Stephen Mumford’s GLIMPSE OF LIGHT bears the Cartesian subtitle New Meditations on First Philosophy. In a reprise of Descartes’ MEDITATIONS ON FIRST PHILOSOPHY the book is organised in seven chapters comprising six “Meditations” and a seventh chapter “Objections and Replies”. While not strictly self-contradictory there is some tension in the subtitle, as a reprise can be either a beginning again to do properly or a continuation and transformation. The meditations are new contributions to the old task of first philosophy.

There is also an influence from Husserl’s CARTESIAN MEDITATIONS in that Benedict seeks to withdraw into himself to resolve or banish his doubts:

anyone who seriously intends to become a philosopher must “once in his life” withdraw into himself and attempt, within himself, to overthrow and build anew all the sciences that, up to then, he has been accepting (Husserl, CARTESIAN MEDITATIONS, page 2) .

The difference between the two is that Husserl’s meditations found his phenomenology, a philosophy oriented towards the subject, whereas Benedict’s meditations seek to found a realist vision oriented towards the world. Husserl’s Cartesian meditations are presented in a philosophical treatise and can proceed without interruption, while Benedict’s new meditations are presented in a novel where the real world constantly intrudes on his attention and other people interrupt his cogitations. The real, it is implied, often signals its presence by interruption.

In the first meditation Benedict considers the skeptical arguments against realism, which have begun to undrmine his previous realist certainties, the wellsprings of  his sense of the meaning of life and also the premises of his career (and income). In Benedict’s view Skepticism has a new incarnation in “social constructionism”, just as its ancestry can be traced back to the Sophists’ arguments combatted by Plato. Benedict has come to Norway to isolate himself in search of a glimpse of Platonic light. Aristotle claimed that unlike the gods humans cannot dwell in this light, but can only gain glimpses of it by intermittence.

Benedict’s problem stems from the doubts he has begun to feel in the face of skeptical challenges to his realist conviction in a world that exists independently of us, of our beliefs, concepts and practices. He sets up these challenges in a disembodied way that conflates arguments for skepticism based on the omnipresence and the inextricability of mediations, on the necessary filtering (and perhaps constitution) of the real by means of experience, of theoretical presuppositions, or of social construction.

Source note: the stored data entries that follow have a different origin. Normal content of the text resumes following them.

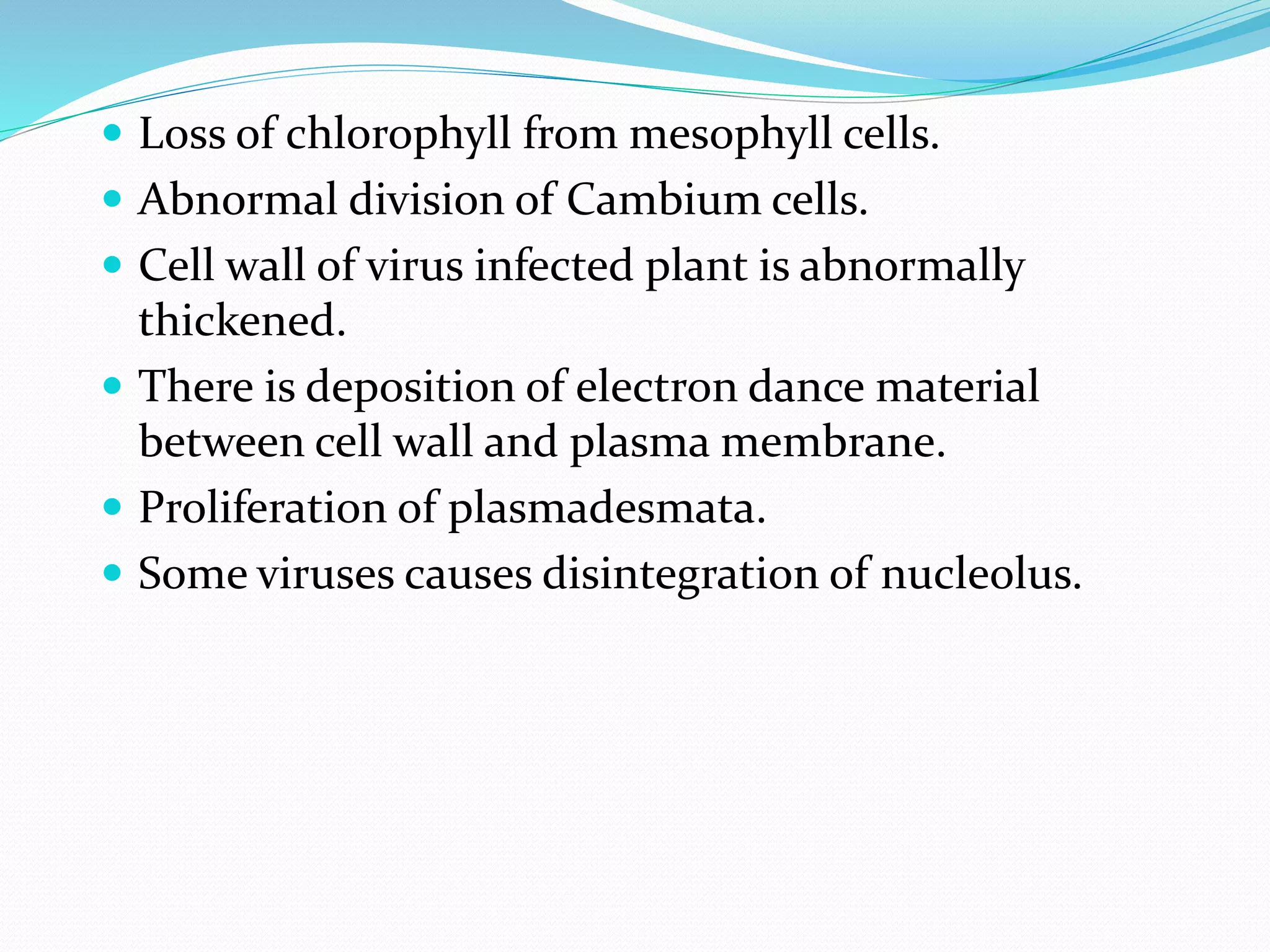 - Loss of chlorophyll from mesophyll cells.
- Abnormal division of Cambium cells.
- Cell wall of virus infected plant is abnormally thickened.
- There is deposition of electron dance material between cell wall and plasma membrane.
- Proliferation of plasmadesmata.
- Some viruses causes disintegration of nucleolus.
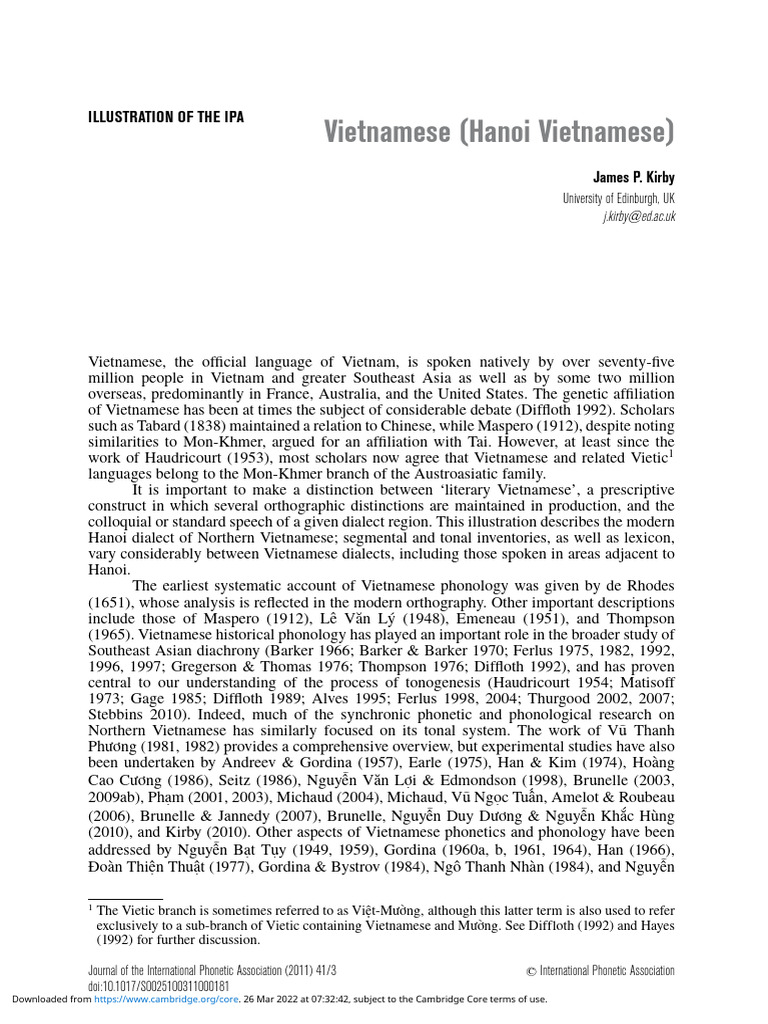 ILLUSTRATION OF THE IPA

Vietnamese (Hanoi Vietnamese)

James P. Kirby
University of Edinburgh, UK
j.kirby@ed.ac.uk

Vietnamese, the official language of Vietnam, is spoken natively by over seventy-five million people in Vietnam and greater Southeast Asia as well as by some two million overseas, predominantly in France, Australia, and the United States. The genetic affiliation of Vietnamese has been at times the subject of considerable debate (Diffloth 1992). Scholars such as Tabard (1838) maintained a relation to Chinese, while Maspero (1912), despite noting similarities to Mon-Khmer, argued for an affiliation with Tai. However, at least since the work of Haudricourt (1953), most scholars now agree that Vietnamese and related Vietic$^1$ languages belong to the Mon-Khmer branch of the Austroasiatic family.

It is important to make a distinction between 'literary Vietnamese', a prescriptive construct in which several orthographic distinctions are maintained in production, and the colloquial or standard speech of a given dialect region. This illustration describes the modern Hanoi dialect of Northern Vietnamese; segmental and tonal inventories, as well as lexicon, vary considerably between Vietnamese dialects, including those spoken in areas adjacent to Hanoi.

The earliest systematic account of Vietnamese phonology was given by de Rhodes (1651), whose analysis is reflected in the modern orthography. Other important descriptions include those of Maspero (1912), Lê Văn Lý (1948), Emeneau (1951), and Thompson (1965). Vietnamese historical phonology has played an important role in the broader study of Southeast Asian diachrony (Barker 1966; Barker & Barker 1970; Ferlus 1975, 1982, 1992, 1996, 1997; Gregerson & Thomas 1976; Thompson 1976; Diffloth 1992), and has proven central to our understanding of the process of tonogenesis (Haudricourt 1954; Matisoff 1973; Gage 1985; Diffloth 1989; Alves 1995; Ferlus 1998, 2004; Thurgood 2002, 2007; Stebbins 2010). Indeed, much of the synchronic phonetic and phonological research on Northern Vietnamese has similarly focused on its tonal system. The work of Vũ Thanh Phương (1981, 1982) provides a comprehensive overview, but experimental studies have also been undertaken by Andreev & Gordina (1957), Earle (1975), Han & Kim (1974), Hoàng Cao Cương (1986), Seitz (1986), Nguyễn Văn Lợi & Edmondson (1998), Brunelle (2003, 2009ab), Pham (2001, 2003), Michaud (2004), Michaud, Vũ Ngọc Tuấn, Amelot & Roubeau (2006), Brunelle & Jannedy (2007), Brunelle, Nguyễn Duy Dương & Nguyễn Khắc Hùng (2010), and Kirby (2010). Other aspects of Vietnamese phonetics and phonology have been addressed by Nguyễn Bạt Tụy (1949, 1959), Gordina (1960a, b, 1961, 1964), Han (1966), Đoàn Thiện Thuật (1977), Gordina & Bystrov (1984), Ngô Thanh Nhàn (1984), and Nguyễn

$^1$ The Vietic branch is sometimes referred to as Việt-Mường, although this latter term is also used to refer exclusively to a sub-branch of Vietic containing Vietnamese and Mường. See Diffloth (1992) and Hayes (1992) for further discussion.

Journal of the International Phonetic Association (2011) 41/3
doi:10.1017/S0025100311000181
© International Phonetic Association

Downloaded from https://www.cambridge.org/core. 26 Mar 2022 at 07:32:42, subject to the Cambridge Core terms of use.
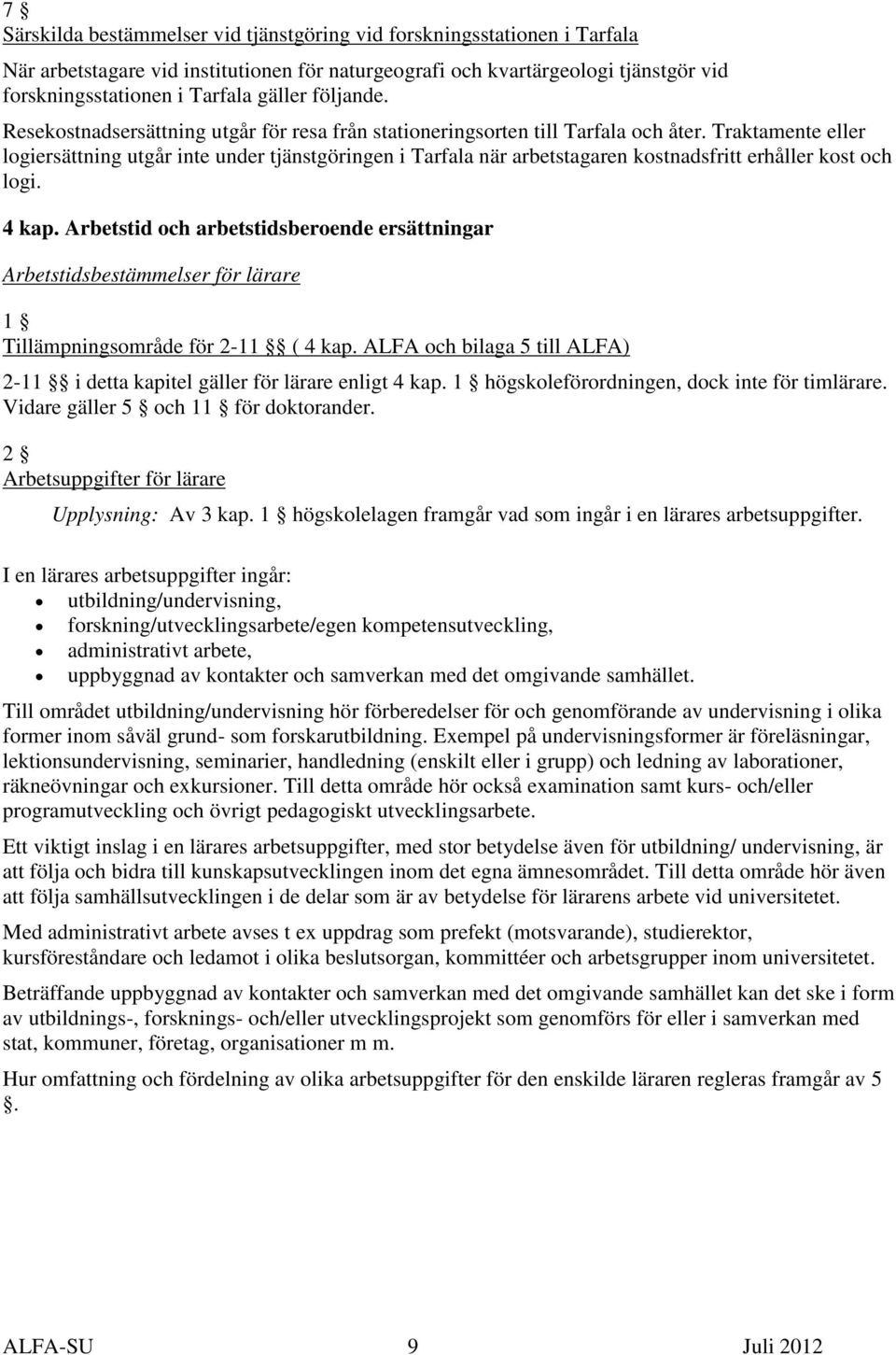 7 §
Särskilda bestämmelser vid tjänstgöring vid forskningsstationen i Tarfala

När arbetstagare vid institutionen för naturgeografi och kvartärgeologi tjänstgör vid forskningsstationen i Tarfala gäller följande.

Resekostnadsersättning utgår för resa från stationeringsorten till Tarfala och åter. Traktamente eller logiersättning utgår inte under tjänstgöringen i Tarfala när arbetstagaren kostnadsfritt erhåller kost och logi.

4 kap. Arbetstid och arbetstidsberoende ersättningar

Arbetstidsbestämmelser för lärare

1 §
Tillämpningsområde för 2-11 §§ ( 4 kap. ALFA och bilaga 5 till ALFA)

2-11 §§ i detta kapitel gäller för lärare enligt 4 kap. 1 § högskoleförordningen, dock inte för timlärare. Vidare gäller 5 § och 11 § för doktorander.

2 §
Arbetsuppgifter för lärare

Upplysning: Av 3 kap. 1 § högskolelagen framgår vad som ingår i en lärares arbetsuppgifter.

I en lärares arbetsuppgifter ingår:
• utbildning/undervisning,
• forskning/utvecklingsarbete/egen kompetensutveckling,
• administrativt arbete,
• uppbyggnad av kontakter och samverkan med det omgivande samhället.

Till området utbildning/undervisning hör förberedelser för och genomförande av undervisning i olika former inom såväl grund- som forskarutbildning. Exempel på undervisningsformer är föreläsningar, lektionsundervisning, seminarier, handledning (enskilt eller i grupp) och ledning av laborationer, räkneövningar och exkursioner. Till detta område hör också examination samt kurs- och/eller programutveckling och övrigt pedagogiskt utvecklingsarbete.

Ett viktigt inslag i en lärares arbetsuppgifter, med stor betydelse även för utbildning/ undervisning, är att följa och bidra till kunskapsutvecklingen inom det egna ämnesområdet. Till detta område hör även att följa samhällsutvecklingen i de delar som är av betydelse för lärarens arbete vid universitetet.

Med administrativt arbete avses t ex uppdrag som prefekt (motsvarande), studierektor, kursföreståndare och ledamot i olika beslutsorgan, kommittéer och arbetsgrupper inom universitetet.

Beträffande uppbyggnad av kontakter och samverkan med det omgivande samhället kan det ske i form av utbildnings-, forsknings- och/eller utvecklingsprojekt som genomförs för eller i samverkan med stat, kommuner, företag, organisationer m m.

Hur omfattning och fördelning av olika arbetsuppgifter för den enskilde läraren regleras framgår av 5 §.

ALFA-SU 9 Juli 2012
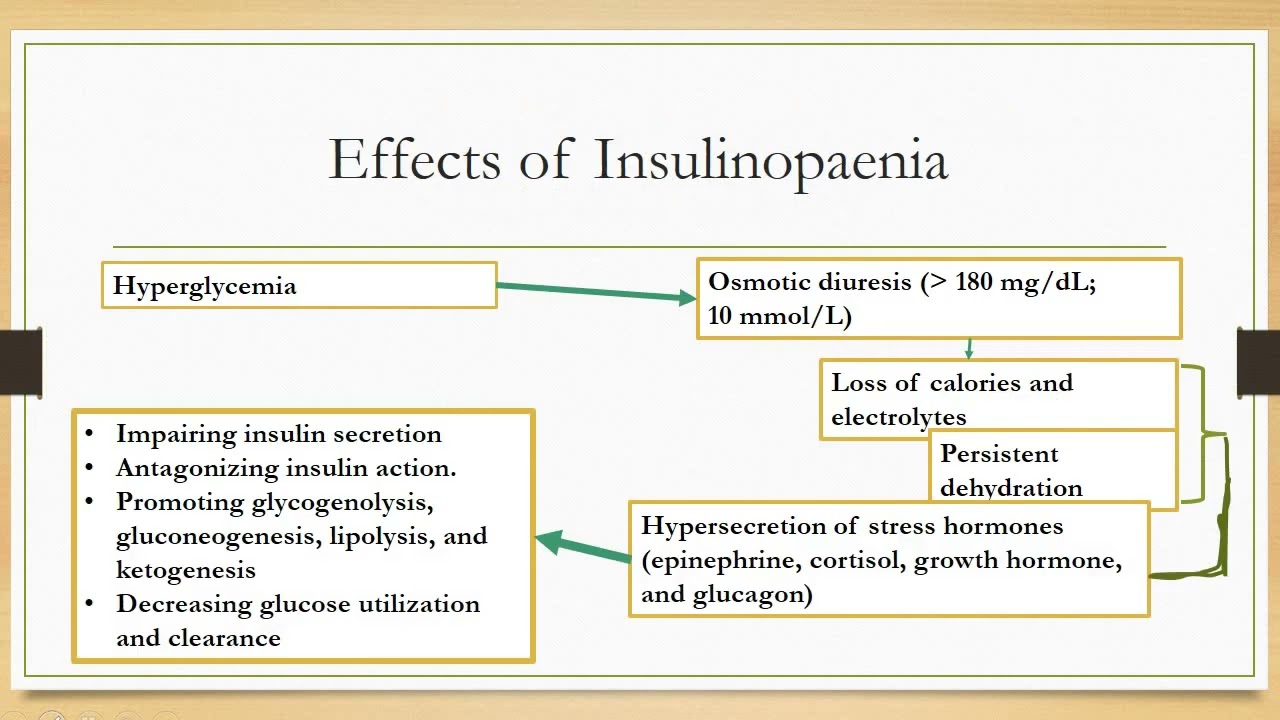 Effects of Insulinopaenia

Hyperglycemia

Osmotic diuresis (> 180 mg/dL; 10 mmol/L)

Loss of calories and electrolytes

Persistent dehydration

Hypersecretion of stress hormones (epinephrine, cortisol, growth hormone, and glucagon)

• Impairing insulin secretion
• Antagonizing insulin action.
• Promoting glycogenolysis, gluconeogenesis, lipolysis, and ketogenesis
• Decreasing glucose utilization and clearance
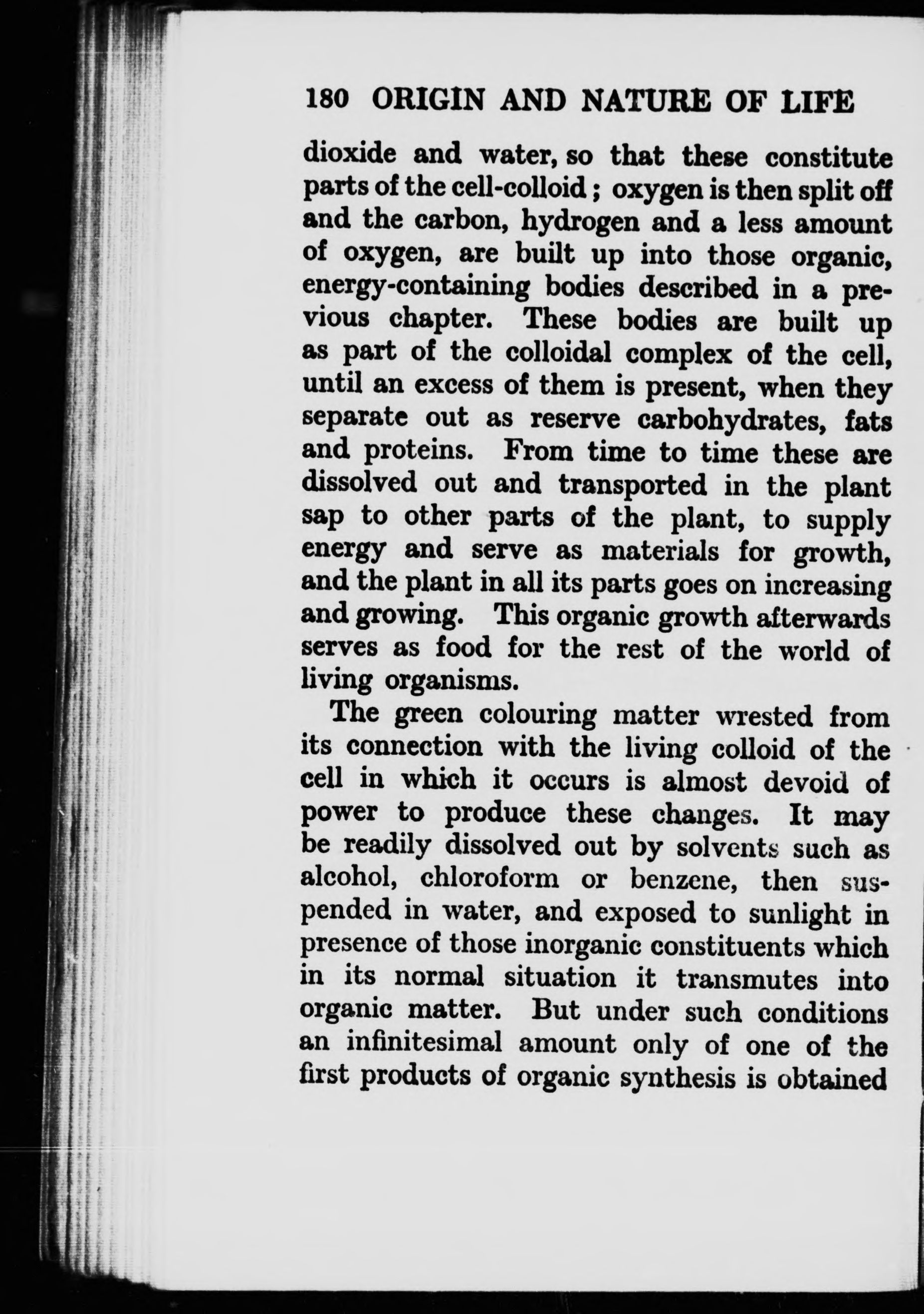 180 ORIGIN AND NATURE OF LIFE

dioxide and water, so that these constitute parts of the cell-colloid; oxygen is then split off and the carbon, hydrogen and a less amount of oxygen, are built up into those organic, energy-containing bodies described in a previous chapter. These bodies are built up as part of the colloidal complex of the cell, until an excess of them is present, when they separate out as reserve carbohydrates, fats and proteins. From time to time these are dissolved out and transported in the plant sap to other parts of the plant, to supply energy and serve as materials for growth, and the plant in all its parts goes on increasing and growing. This organic growth afterwards serves as food for the rest of the world of living organisms.

The green colouring matter wrested from its connection with the living colloid of the cell in which it occurs is almost devoid of power to produce these changes. It may be readily dissolved out by solvents such as alcohol, chloroform or benzene, then suspended in water, and exposed to sunlight in presence of those inorganic constituents which in its normal situation it transmutes into organic matter. But under such conditions an infinitesimal amount only of one of the first products of organic synthesis is obtained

This scenography is unfortunately one-sided, despite the novelised format. On the one hand the novel gives us a good view of the person and the motivations of Benedict, and offers a thick description ofsome important aspects his embodied existence. On the other hand we get no such description of the skeptics, but a vague composite image where all the different types of skeptical argument are grouped together. So we suspect from the beginning that there is no real suspense in the intrigue, despite the protagonist’s sense of existential urgency.

This lack of suspense is no real objection to the book. We all know the real world exists in at least relative independence of us. I do not know of any representatives of a full-blown social constructionism that denies the existence or even the conceivability of a human-independent reality. The arguments of the idealist-sounding social constructionist that Benedict cites, who posited only the retroactive existence of electrons constructed post hoc, are not fleshed out. We get no embodied idea of why anyone would come to defend such a position. There is a certain resemblance with Bruno Latour’s ideas, but Latour has written many books trying to define how construction and realism are compatible.

In short, Mumford’s first chapter sets out the scenography of a quandary that following Quentin Meillassoux can be called the “correlationist” predicament: how can we affirm the mind-independent existence of a real world that we can only know by means of the mind and its products?